Das Rigolo Tanztheater hat sich dafür mit mehr als einem Dutzend Kunstschaffender zusammengetan, deren Arbeiten vor der Aufführung zu besichtigen sind. Gezeigt werden Lehmskulpturen, Keramik, Bilder, Fotografien und Videoinstallationen. An den Wochenenden werden zudem Workshops angeboten, in denen die Besucher das erdige Material selbst erkunden können.
Wie schon bei früheren Produktionen hat die Künstlerfamilie rund um ihr Stück einen eigenen Kosmos erschaffen – eine ganzheitliche Inszenierung, die mit allen Sinnen erlebbar ist. Von der Möblierung bis zum Menü: Alles ist liebevoll ausgedacht und aufeinander abgestimmt.

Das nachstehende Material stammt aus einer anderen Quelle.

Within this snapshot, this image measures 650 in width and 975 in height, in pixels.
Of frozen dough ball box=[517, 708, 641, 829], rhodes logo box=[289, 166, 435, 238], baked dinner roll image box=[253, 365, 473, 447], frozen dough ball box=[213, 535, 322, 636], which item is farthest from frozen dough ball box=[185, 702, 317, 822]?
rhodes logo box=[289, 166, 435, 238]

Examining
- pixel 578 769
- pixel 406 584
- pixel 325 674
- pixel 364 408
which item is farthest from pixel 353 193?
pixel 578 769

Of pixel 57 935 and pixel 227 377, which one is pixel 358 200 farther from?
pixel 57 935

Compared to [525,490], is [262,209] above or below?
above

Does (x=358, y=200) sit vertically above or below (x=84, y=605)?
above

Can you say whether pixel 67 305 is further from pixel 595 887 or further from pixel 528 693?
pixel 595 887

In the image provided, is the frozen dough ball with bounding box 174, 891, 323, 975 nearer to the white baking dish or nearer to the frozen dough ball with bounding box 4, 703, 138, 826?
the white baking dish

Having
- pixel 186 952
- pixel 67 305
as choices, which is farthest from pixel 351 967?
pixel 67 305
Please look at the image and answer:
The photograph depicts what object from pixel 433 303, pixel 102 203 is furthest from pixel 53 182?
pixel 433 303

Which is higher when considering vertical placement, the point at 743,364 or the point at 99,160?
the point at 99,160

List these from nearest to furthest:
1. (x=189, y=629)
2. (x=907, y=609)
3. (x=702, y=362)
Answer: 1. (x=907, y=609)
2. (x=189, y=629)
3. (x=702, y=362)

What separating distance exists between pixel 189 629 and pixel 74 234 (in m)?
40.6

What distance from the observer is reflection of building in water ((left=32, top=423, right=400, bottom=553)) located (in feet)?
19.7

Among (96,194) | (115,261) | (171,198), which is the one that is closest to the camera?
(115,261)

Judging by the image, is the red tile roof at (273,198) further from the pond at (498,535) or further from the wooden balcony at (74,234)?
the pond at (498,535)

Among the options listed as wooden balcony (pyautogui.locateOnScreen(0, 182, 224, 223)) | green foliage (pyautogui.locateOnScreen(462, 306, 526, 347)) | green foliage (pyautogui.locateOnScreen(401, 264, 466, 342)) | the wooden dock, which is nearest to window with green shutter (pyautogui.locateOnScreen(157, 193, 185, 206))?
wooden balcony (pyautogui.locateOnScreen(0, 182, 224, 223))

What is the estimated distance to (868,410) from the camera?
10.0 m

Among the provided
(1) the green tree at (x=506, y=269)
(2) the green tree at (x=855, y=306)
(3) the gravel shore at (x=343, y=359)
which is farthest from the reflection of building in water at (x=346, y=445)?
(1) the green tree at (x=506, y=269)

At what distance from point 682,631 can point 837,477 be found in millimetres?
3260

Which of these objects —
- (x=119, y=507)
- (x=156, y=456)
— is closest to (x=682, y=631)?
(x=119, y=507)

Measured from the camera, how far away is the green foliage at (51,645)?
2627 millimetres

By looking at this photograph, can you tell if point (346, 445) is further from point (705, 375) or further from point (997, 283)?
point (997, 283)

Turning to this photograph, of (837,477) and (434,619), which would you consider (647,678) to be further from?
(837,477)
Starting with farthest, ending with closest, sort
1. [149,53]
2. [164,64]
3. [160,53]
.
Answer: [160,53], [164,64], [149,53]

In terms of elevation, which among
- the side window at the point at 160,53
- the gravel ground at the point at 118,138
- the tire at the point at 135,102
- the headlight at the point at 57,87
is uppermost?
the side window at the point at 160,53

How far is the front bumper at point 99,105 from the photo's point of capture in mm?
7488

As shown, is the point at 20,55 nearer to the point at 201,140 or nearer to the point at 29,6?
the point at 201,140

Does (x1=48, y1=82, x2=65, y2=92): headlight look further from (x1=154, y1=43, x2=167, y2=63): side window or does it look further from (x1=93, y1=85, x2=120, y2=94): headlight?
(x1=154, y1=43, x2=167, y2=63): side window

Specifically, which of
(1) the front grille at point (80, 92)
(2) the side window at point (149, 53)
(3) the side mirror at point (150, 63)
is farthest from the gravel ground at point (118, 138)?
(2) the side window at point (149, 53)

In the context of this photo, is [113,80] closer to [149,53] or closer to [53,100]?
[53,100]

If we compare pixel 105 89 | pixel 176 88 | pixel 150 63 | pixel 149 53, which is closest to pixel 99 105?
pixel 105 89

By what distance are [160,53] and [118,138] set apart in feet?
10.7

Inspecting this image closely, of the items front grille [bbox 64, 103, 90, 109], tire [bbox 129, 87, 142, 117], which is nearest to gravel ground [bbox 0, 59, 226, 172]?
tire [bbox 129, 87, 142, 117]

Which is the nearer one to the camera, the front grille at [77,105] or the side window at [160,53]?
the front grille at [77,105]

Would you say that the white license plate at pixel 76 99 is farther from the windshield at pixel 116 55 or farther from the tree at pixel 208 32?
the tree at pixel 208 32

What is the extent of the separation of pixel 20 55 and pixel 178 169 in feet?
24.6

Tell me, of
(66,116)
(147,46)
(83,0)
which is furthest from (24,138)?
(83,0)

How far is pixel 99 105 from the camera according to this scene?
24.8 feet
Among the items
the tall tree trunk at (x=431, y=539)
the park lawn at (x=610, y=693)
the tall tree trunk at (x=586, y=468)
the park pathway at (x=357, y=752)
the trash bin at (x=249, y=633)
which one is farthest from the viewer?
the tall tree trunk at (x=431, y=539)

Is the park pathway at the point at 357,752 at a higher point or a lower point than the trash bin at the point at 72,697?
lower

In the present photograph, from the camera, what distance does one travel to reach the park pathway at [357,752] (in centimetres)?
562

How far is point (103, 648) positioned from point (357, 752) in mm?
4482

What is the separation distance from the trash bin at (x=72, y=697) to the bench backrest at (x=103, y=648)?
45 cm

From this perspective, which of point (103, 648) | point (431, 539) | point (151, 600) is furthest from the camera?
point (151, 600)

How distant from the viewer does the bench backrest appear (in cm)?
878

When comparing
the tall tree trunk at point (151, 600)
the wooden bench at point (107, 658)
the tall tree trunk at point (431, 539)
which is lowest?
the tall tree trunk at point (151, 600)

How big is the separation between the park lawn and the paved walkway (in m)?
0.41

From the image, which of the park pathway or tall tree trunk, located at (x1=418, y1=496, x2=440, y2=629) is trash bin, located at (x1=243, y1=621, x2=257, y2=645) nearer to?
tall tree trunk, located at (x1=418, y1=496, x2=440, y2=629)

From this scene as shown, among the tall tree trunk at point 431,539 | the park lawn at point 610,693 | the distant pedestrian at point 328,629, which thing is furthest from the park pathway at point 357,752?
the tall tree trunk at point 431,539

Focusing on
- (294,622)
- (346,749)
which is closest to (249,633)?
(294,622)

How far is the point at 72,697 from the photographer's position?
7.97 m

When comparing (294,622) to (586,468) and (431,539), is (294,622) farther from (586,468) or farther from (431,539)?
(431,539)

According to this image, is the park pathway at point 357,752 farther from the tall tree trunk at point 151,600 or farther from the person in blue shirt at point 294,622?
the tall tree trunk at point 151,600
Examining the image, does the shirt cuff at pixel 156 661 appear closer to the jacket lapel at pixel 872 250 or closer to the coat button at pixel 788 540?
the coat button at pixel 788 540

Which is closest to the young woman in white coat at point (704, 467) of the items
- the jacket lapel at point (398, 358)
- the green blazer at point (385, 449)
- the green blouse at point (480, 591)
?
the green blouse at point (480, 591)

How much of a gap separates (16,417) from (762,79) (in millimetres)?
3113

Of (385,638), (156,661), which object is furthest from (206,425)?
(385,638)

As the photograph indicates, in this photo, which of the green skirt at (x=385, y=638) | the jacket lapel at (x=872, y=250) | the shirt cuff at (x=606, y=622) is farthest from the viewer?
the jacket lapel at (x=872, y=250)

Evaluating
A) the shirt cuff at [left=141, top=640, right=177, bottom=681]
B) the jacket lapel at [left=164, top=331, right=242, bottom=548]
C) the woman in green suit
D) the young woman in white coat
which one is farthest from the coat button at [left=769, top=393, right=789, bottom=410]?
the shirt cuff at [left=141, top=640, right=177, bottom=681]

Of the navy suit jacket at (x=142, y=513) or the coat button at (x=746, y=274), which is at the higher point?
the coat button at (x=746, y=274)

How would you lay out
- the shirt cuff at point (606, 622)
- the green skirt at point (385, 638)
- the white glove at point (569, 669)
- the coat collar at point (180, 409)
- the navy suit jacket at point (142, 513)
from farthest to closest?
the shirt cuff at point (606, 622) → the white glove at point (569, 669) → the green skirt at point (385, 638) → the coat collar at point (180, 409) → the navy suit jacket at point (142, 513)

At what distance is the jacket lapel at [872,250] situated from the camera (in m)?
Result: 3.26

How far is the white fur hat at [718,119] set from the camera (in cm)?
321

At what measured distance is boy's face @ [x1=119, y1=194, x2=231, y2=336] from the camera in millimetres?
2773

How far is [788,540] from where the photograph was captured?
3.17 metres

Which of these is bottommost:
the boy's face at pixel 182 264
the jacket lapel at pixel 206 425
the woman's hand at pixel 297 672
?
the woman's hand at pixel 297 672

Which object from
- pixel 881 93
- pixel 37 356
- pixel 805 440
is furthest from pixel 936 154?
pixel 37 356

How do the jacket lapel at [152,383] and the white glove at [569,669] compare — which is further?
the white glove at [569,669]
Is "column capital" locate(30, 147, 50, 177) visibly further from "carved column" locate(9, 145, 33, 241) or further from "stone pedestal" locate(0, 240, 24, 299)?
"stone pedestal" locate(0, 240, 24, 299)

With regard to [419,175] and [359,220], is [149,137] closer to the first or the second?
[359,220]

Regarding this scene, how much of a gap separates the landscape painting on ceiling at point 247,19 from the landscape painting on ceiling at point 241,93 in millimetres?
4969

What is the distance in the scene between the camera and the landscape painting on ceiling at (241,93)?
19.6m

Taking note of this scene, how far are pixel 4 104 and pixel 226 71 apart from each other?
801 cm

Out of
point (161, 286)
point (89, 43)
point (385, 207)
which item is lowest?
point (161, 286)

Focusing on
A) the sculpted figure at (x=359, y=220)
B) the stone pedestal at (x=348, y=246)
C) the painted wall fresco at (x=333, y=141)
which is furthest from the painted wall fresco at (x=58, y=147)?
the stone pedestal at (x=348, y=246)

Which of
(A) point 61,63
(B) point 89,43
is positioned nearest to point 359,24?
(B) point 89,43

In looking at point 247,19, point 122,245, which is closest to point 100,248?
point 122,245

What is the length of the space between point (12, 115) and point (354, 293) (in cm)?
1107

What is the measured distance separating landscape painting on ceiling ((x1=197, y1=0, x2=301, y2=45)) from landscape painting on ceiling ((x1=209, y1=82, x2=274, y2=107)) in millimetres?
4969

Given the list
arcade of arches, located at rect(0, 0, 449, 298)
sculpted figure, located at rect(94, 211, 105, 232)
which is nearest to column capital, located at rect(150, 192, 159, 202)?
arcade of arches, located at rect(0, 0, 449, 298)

Als Startort für die sechsmonatige Tournee durch den Osten der Schweiz ist die Lokremise gut gewählt. Das historische Industriedenkmal bietet viel Raum für das „lebendige Experiment“, als welches sich Rigolo selbst bezeichnet.
In der aktuellen Produktion wird mit Lehm in allen Konsistenzen experimentiert, von flüssig bis steinhart. „Ithir“ ist bereits das zweite Stück aus der Feder von Marula Eugster, der jüngsten Tochter des Gründerpaars Mädir Eugster und Lena Roth.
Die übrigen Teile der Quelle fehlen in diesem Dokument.